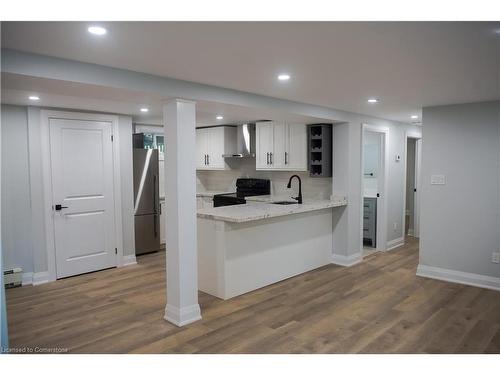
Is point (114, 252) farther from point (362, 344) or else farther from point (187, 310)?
point (362, 344)

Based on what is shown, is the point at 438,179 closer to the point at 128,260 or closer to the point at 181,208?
the point at 181,208

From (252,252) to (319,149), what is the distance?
2.02 meters

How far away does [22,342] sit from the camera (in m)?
3.05

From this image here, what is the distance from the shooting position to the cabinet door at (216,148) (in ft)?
22.4

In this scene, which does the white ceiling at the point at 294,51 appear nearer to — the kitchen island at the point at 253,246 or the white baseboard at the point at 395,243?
the kitchen island at the point at 253,246

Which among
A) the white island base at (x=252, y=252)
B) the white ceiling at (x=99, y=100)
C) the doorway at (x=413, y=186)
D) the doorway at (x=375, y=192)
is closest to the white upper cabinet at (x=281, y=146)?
the white ceiling at (x=99, y=100)

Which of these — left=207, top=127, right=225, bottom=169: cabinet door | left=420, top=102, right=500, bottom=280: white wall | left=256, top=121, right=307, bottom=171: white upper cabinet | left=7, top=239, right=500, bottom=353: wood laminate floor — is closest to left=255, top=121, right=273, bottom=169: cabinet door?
left=256, top=121, right=307, bottom=171: white upper cabinet

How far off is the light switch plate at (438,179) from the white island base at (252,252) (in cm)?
154

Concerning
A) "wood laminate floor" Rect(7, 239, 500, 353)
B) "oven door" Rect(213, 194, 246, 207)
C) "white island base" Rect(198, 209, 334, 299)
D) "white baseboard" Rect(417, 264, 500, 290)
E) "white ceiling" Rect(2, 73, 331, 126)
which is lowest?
"wood laminate floor" Rect(7, 239, 500, 353)

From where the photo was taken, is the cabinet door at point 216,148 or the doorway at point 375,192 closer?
the doorway at point 375,192

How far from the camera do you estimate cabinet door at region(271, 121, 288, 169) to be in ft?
19.2

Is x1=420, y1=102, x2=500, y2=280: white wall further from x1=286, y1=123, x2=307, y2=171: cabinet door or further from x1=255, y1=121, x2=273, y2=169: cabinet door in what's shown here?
x1=255, y1=121, x2=273, y2=169: cabinet door

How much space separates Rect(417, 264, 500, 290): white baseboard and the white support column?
3.10 meters
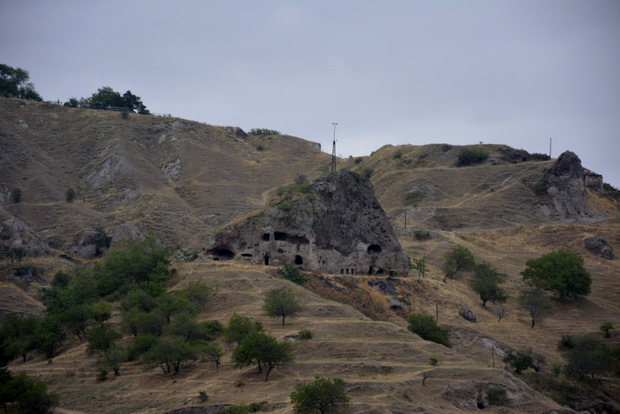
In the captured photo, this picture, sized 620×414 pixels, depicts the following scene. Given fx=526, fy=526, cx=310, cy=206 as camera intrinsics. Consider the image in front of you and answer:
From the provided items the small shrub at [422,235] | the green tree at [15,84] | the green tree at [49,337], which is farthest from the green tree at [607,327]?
the green tree at [15,84]

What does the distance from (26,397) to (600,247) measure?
6674cm

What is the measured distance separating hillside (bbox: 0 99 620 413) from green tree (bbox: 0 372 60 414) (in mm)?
2547

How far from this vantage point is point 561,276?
54781 millimetres

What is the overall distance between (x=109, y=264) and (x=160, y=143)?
63380 mm

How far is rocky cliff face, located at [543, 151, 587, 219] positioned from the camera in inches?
3344

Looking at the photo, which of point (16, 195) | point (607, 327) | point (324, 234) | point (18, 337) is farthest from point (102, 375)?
point (16, 195)

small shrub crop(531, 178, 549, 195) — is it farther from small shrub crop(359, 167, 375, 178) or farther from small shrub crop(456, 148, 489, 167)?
small shrub crop(359, 167, 375, 178)

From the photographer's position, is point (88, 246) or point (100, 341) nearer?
point (100, 341)

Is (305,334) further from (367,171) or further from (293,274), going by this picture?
(367,171)

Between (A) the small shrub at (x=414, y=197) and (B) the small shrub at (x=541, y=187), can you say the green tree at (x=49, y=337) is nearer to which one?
(A) the small shrub at (x=414, y=197)

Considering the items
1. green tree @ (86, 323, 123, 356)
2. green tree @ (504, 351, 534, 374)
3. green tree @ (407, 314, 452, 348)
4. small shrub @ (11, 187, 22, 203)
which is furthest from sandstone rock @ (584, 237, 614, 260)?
small shrub @ (11, 187, 22, 203)

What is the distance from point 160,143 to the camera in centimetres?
10531

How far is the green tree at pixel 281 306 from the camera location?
3441cm

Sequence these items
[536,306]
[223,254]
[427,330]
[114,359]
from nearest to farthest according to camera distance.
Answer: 1. [114,359]
2. [427,330]
3. [223,254]
4. [536,306]
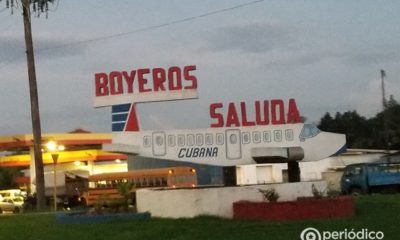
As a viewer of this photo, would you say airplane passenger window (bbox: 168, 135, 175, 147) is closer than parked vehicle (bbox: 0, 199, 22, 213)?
Yes

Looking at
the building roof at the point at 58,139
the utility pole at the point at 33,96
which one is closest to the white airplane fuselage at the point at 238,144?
the utility pole at the point at 33,96

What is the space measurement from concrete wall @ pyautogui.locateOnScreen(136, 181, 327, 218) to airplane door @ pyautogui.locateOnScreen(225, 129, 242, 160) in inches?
61.0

========================================

Copy all of the data above word for word, leaving out the pictures.

Is point (114, 252) farther from point (362, 344) or else farther from point (187, 310)?
point (362, 344)

Based on what is shown, is the point at 438,179 closer to the point at 128,260 or closer to the point at 181,208?
the point at 181,208

From (252,252) to (319,149), what is the distance?
2.02 meters

How far away does [22,342] sit from the camera (in m)?
3.05

From this image here, what is the distance from the shooting position to the cabinet door at (216,148) (in ft)?
22.4

In this scene, which does the white ceiling at the point at 294,51 appear nearer to — the kitchen island at the point at 253,246 or the white baseboard at the point at 395,243?
the kitchen island at the point at 253,246

Which among
A) the white island base at (x=252, y=252)
B) the white ceiling at (x=99, y=100)
C) the doorway at (x=413, y=186)
D) the doorway at (x=375, y=192)
is closest to the white upper cabinet at (x=281, y=146)?
the white ceiling at (x=99, y=100)

Which of these — left=207, top=127, right=225, bottom=169: cabinet door | left=420, top=102, right=500, bottom=280: white wall | left=256, top=121, right=307, bottom=171: white upper cabinet | left=7, top=239, right=500, bottom=353: wood laminate floor — is closest to left=255, top=121, right=273, bottom=169: cabinet door?
left=256, top=121, right=307, bottom=171: white upper cabinet

How far off is the light switch plate at (438,179) from the white island base at (252,252) (in cm)?
154

Concerning
A) "wood laminate floor" Rect(7, 239, 500, 353)
B) "oven door" Rect(213, 194, 246, 207)
C) "white island base" Rect(198, 209, 334, 299)
D) "white baseboard" Rect(417, 264, 500, 290)
E) "white ceiling" Rect(2, 73, 331, 126)
which is lowest?
"wood laminate floor" Rect(7, 239, 500, 353)

From where the photo was taken, is the cabinet door at point 216,148 or the doorway at point 375,192 closer?
the doorway at point 375,192

How far from the camera do you estimate cabinet door at region(271, 121, 288, 169) to be in ft?
19.2

Is x1=420, y1=102, x2=500, y2=280: white wall further from x1=286, y1=123, x2=307, y2=171: cabinet door or further from x1=255, y1=121, x2=273, y2=169: cabinet door in what's shown here?
x1=255, y1=121, x2=273, y2=169: cabinet door

How much space separates Rect(417, 264, 500, 290): white baseboard and the white support column?
3.10 meters
In the captured photo, this picture, sized 620×414 pixels, depicts the following scene. Given fx=526, fy=526, cx=310, cy=206 as camera intrinsics. Consider the image in front of you and answer:
From the provided items the small shrub at [422,235] | the green tree at [15,84] | the green tree at [49,337], which is farthest from the green tree at [607,327]?
the green tree at [15,84]

What does the distance from (26,397) to (600,247) measure?
6674cm

What is the measured distance separating hillside (bbox: 0 99 620 413) from green tree (bbox: 0 372 60 414) (in mm)?
2547

How far from this vantage point is point 561,276?
54781 millimetres

What is the overall distance between (x=109, y=264) and (x=160, y=143)?
63380 mm

How far is rocky cliff face, located at [543, 151, 587, 219] positioned from the camera in inches?
3344

Looking at the photo, which of point (16, 195) | point (607, 327) | point (324, 234) | point (18, 337) is farthest from point (102, 375)?
point (16, 195)

small shrub crop(531, 178, 549, 195) — is it farther from small shrub crop(359, 167, 375, 178) or farther from small shrub crop(456, 148, 489, 167)?
small shrub crop(359, 167, 375, 178)

From the photographer's position, is point (88, 246) or point (100, 341) nearer?
point (100, 341)

Is (305,334) further from (367,171) or further from (293,274), going by this picture?
(367,171)

Between (A) the small shrub at (x=414, y=197) and (B) the small shrub at (x=541, y=187), can you say the green tree at (x=49, y=337) is nearer to which one?
(A) the small shrub at (x=414, y=197)

Considering the items
1. green tree @ (86, 323, 123, 356)
2. green tree @ (504, 351, 534, 374)
3. green tree @ (407, 314, 452, 348)
4. small shrub @ (11, 187, 22, 203)
which is furthest from sandstone rock @ (584, 237, 614, 260)?
small shrub @ (11, 187, 22, 203)

What is the distance from point 160,143 to the camera in centimetres?
10531

How far is the green tree at pixel 281 306 from the camera location?
3441cm

Sequence these items
[536,306]
[223,254]
[427,330]
[114,359]
from nearest to farthest according to camera distance.
Answer: 1. [114,359]
2. [427,330]
3. [223,254]
4. [536,306]
As a viewer of this photo, would you say airplane passenger window (bbox: 168, 135, 175, 147) is closer than parked vehicle (bbox: 0, 199, 22, 213)?
Yes

Looking at
the building roof at the point at 58,139
the utility pole at the point at 33,96
which one is closest to the white airplane fuselage at the point at 238,144?
the utility pole at the point at 33,96

What is the space measurement from concrete wall @ pyautogui.locateOnScreen(136, 181, 327, 218) to airplane door @ pyautogui.locateOnScreen(225, 129, 242, 160) in inches?
61.0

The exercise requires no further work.